En guerre, ça ne suffit pas de conquérir les territoires. Il faut également
les garder. La 5e Division indienne de l'armée britannique est envoyé à l'île
de Surabaya en Indonésie ce qui était récemment saisi de Néerlandais. Les
indiens y sont allés dans le but d'occuper le territoire et d'empêcher sa
reprise par l'ennemi.
Les hollandais se sont enfuis, mais ses maisons luxe et ses superbes
voitures néerlandaises sont léguées. Le mess était un vrai palais ! La
plupart des hommes, avaient chacun sa propre voiture, qui les est donnée pour la durée de
son séjour à Surabaya. La voiture de mon grand-père était un Chevrolet bleu en
parfait état. Sur l'île, il n'avait pas grand-chose à faire. Le jeune Waran, l'intendant, passait le temps en faisant les promenades en voiture à long
du bord de la mer. Il traversait parfois une distance d'environ 97 kilomètres
en une seule excursion.
Les
militaires se régalaient des luxes qui sont laissés sur ce petit paradis par
l'ennemi. Mon grand-père était quartier-maître, chargé de la gestion de tout le
ravitaillement. Il avait toutes les dépouilles de la guerre sous la main. Les
entrepôts sont bourrés de petits gâteries - les cigarettes de la grande marque
Woodbine, les meilleures whiskies écossais et le favori de mon grand-père, le
lait doux en boîtes. La situation s'accordait avec la nature généreuse de mon
grand-père. Il distribuait les cadeaux aux militaires avec impartialité, afin
que tout le monde pouvaient en profiter. Il est devenu très vite l'homme le
plus populaire entre les militaires !
Les indiens devenaient amis avec les habitants de l'île. Les commerçants les
aimaient particulièrement parce que les militaires achetaient la soie chinoise,
les bijoux d'or et les choses qui sont comptées comme les luxes à ce temps-ci,
par exemple, les boissons gazeuses. Grâce aux tout ce qu'était disponible
gratuit, les militaires indiens avaient assez de monnaie à dépenser. De plus, l'ennemi a laissé beaucoup d'argent dans leurs coffres-fort.

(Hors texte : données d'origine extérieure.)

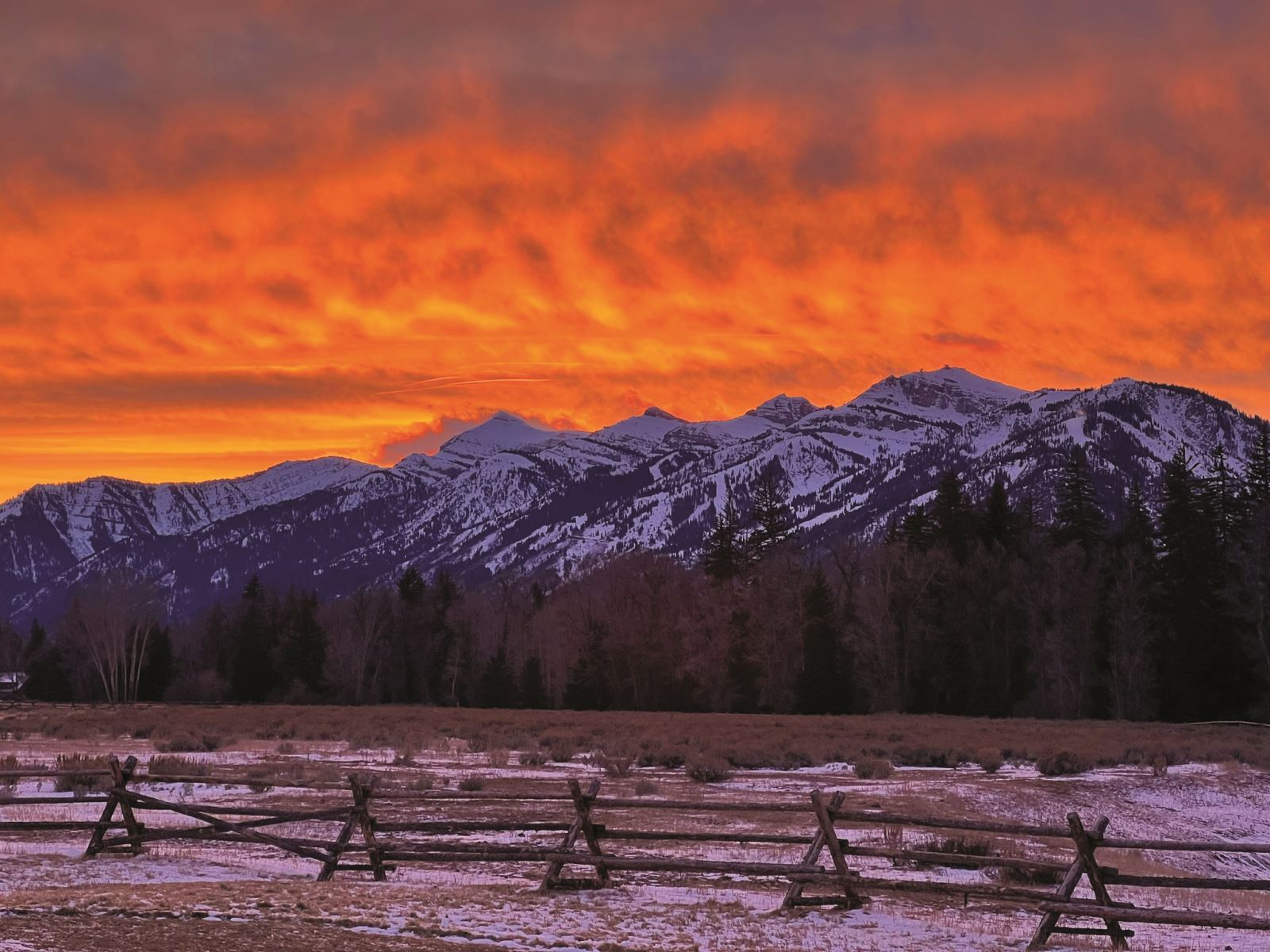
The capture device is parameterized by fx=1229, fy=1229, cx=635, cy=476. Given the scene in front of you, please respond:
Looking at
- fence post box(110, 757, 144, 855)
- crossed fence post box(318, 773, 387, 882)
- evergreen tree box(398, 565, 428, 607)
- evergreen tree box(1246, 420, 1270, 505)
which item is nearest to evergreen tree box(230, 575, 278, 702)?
evergreen tree box(398, 565, 428, 607)

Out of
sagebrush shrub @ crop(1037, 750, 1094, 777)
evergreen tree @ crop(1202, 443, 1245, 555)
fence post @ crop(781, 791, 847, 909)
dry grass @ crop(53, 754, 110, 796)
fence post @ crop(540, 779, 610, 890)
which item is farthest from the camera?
evergreen tree @ crop(1202, 443, 1245, 555)

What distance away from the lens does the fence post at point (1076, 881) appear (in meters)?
14.3

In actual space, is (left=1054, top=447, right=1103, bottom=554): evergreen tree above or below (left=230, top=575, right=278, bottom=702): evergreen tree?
above

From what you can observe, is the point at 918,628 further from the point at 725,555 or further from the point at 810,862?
the point at 810,862

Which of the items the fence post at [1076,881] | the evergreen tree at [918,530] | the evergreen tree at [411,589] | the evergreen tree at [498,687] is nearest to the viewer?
the fence post at [1076,881]

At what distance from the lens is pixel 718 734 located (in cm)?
4859

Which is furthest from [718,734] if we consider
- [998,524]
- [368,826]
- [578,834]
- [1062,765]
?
[998,524]

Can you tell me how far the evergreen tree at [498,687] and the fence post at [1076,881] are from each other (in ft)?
255

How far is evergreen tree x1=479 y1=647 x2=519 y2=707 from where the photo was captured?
91.6 metres

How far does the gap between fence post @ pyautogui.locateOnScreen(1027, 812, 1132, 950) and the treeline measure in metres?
56.9

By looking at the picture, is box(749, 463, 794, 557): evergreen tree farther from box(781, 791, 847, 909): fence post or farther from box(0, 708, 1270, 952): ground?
box(781, 791, 847, 909): fence post

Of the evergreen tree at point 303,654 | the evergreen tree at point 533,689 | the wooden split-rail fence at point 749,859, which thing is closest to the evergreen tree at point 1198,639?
the evergreen tree at point 533,689

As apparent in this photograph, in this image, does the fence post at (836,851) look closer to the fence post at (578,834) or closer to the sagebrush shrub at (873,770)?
the fence post at (578,834)

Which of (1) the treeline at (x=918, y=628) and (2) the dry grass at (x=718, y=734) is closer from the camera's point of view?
(2) the dry grass at (x=718, y=734)
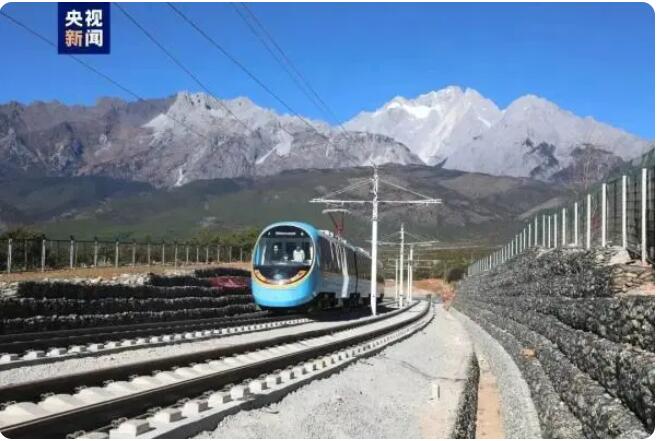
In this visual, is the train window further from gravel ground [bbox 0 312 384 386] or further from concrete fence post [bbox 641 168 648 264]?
concrete fence post [bbox 641 168 648 264]

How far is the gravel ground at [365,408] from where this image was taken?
10484 mm

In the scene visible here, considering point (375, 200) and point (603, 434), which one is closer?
point (603, 434)

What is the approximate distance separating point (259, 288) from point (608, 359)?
2159 cm

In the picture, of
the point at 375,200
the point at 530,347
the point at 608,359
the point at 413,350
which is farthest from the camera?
the point at 375,200

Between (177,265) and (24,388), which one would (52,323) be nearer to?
(24,388)

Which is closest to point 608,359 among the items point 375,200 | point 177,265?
point 375,200

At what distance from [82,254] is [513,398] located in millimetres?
26686

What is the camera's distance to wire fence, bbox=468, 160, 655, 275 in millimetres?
14641

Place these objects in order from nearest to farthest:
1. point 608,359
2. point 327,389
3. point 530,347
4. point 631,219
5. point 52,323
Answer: point 608,359
point 327,389
point 631,219
point 530,347
point 52,323

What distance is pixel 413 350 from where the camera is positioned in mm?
26297

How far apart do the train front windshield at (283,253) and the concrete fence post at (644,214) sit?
17.3 metres

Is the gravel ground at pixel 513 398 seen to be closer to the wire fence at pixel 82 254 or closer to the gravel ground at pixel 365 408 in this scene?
the gravel ground at pixel 365 408

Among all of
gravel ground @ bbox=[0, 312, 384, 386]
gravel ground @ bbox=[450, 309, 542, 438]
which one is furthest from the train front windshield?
gravel ground @ bbox=[0, 312, 384, 386]

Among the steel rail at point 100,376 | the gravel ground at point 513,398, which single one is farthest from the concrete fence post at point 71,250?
the steel rail at point 100,376
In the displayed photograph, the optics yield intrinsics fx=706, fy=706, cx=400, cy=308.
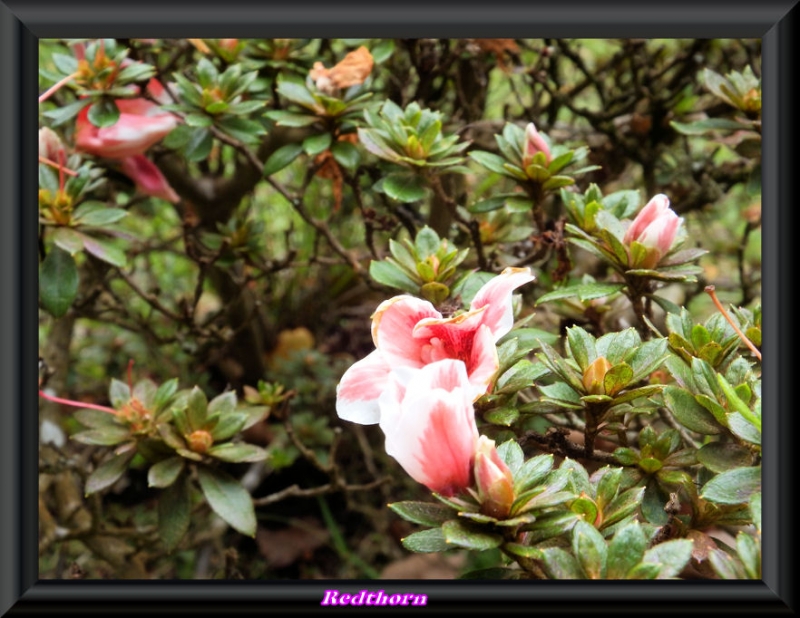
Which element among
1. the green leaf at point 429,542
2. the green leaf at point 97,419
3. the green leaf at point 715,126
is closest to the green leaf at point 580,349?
the green leaf at point 429,542

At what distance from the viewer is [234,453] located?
965 millimetres

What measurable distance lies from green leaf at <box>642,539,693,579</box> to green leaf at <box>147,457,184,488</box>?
0.63 m

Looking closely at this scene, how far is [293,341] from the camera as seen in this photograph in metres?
1.95

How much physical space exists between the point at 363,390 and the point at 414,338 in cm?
7

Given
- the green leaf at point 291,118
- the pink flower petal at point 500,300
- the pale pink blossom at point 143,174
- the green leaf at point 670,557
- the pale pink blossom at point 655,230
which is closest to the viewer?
the green leaf at point 670,557

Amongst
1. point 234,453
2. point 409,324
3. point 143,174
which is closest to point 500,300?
point 409,324

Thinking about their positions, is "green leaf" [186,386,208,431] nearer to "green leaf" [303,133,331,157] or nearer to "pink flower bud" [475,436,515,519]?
"green leaf" [303,133,331,157]

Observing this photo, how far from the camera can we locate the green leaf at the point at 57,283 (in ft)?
3.52

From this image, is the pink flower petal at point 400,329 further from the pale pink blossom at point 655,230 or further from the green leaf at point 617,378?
the pale pink blossom at point 655,230

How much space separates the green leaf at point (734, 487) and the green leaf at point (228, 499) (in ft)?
1.93

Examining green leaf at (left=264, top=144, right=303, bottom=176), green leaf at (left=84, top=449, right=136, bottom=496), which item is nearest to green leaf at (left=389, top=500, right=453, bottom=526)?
green leaf at (left=84, top=449, right=136, bottom=496)

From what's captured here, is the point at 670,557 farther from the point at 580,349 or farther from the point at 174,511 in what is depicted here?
the point at 174,511

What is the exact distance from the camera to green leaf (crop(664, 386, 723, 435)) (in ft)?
2.16

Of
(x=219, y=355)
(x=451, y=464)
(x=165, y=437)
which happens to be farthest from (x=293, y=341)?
(x=451, y=464)
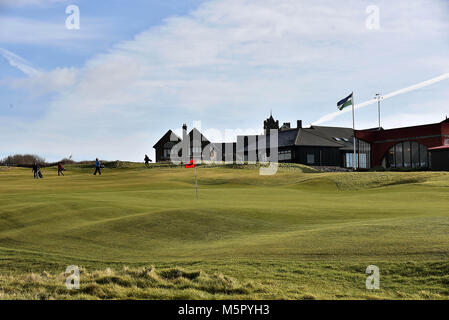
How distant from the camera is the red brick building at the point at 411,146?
62.5 meters

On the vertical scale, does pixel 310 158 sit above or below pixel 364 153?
below

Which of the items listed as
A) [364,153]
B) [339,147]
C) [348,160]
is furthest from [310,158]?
[364,153]

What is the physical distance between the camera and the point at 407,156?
7231 centimetres

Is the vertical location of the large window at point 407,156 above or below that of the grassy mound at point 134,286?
above

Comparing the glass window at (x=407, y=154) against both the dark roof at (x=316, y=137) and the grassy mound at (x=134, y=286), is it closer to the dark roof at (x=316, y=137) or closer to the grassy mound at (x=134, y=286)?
the dark roof at (x=316, y=137)

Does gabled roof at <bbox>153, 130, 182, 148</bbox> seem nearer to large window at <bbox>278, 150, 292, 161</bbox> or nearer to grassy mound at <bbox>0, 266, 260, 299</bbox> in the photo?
large window at <bbox>278, 150, 292, 161</bbox>

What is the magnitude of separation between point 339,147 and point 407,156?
2360 cm

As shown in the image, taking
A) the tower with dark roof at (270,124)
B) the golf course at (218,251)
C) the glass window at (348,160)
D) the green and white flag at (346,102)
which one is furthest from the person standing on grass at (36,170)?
the tower with dark roof at (270,124)

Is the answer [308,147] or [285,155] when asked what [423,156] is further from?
[285,155]

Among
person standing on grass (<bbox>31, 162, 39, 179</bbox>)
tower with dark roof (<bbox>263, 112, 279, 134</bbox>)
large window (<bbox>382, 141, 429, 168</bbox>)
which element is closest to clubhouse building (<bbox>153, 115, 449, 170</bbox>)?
large window (<bbox>382, 141, 429, 168</bbox>)

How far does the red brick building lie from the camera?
6247cm

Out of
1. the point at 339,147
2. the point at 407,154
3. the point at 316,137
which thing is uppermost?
the point at 316,137
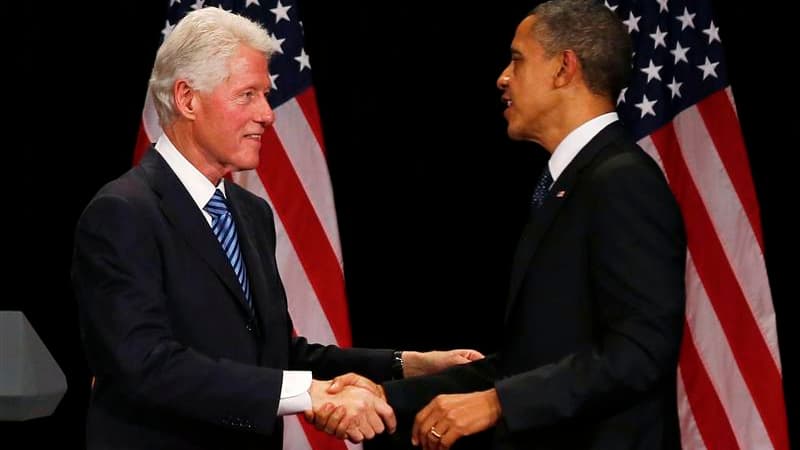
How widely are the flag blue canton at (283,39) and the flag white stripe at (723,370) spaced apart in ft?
4.94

Cet argent, qui est inclus dans les dépouilles de la guerre, n'est jamais documenté, selon les traditions militaires.
Il y avait
trop d'argent et les soldats ne sont pas autorisés de le ramener chez eux. Ils
devaient donc le dépenser pendant son séjour sur la belle île tropicale de
Surabaya. Les indiens passaient le temps en faisant le shopping. Ils ne
marchandaient pas - en revanche, ils offraient aux vendeurs plus d'argent que
leur a demandé. Mon grand-père m'a raconté les exemples amusants de la conversation
typique entre un marchand et un soldat indien posté à Surabaya.
« Combien ça coûte ? » un soldat demanderait.
« C'est 200 » le marchand natif répondrait.
« Voilà 300 - non, 400 ! Faites-vous plaisir ! » Le soldat dirait gaiement.
En fait, quand il faisait temps de partir, les peuples indigènes pleuvaient
à cause de perdre ses meilleurs clients. « N'allez pas ! Restez ici, ne partez
pas ! » Ils priaient, les larmes aux
yeux.
La plupart des soldats ont des souvenirs tristes de la guerre. Mon
grand-père, qui a cent quatre ans maintenant, est un de rare hommes
qui revenait de la deuxième des guerres effroyables qui enveloppaient le monde
en XIXe siècle, avec quelques souvenirs heureux. Il se rappelle bien le temps
qu'il a passé à Surabaya pendant la guerre et il pense avec affection de cet âge d'or.
Les soldats sont évacués par avion de Indonésie à l'aéroport de Calcutta en
Inde. Dans les années quarante seulement les riches pouvaient voyager par avion
en Inde. Une expérience incroyable pour un militaire indien qui n'était ni
millionnaire, ni royale !
On peut prédire que la vie d'un soldat qui vient d'une nation esclave sera dure. On dirait qu'un homme qui
est allé lutter contre un ennemi formidable dans une guerre qui avait une
ampleur mondiale se trouverait en enfer. Au contraire, mon grand-père a eu la
chance de vivre comme un roi à une île de beauté sublime, presque éthérée. Cela
fait preuve que rien n'est impossible dans la vie. On peut achever le bonheur
n'importe où, n'importe quand, quoi que soit l'état du monde.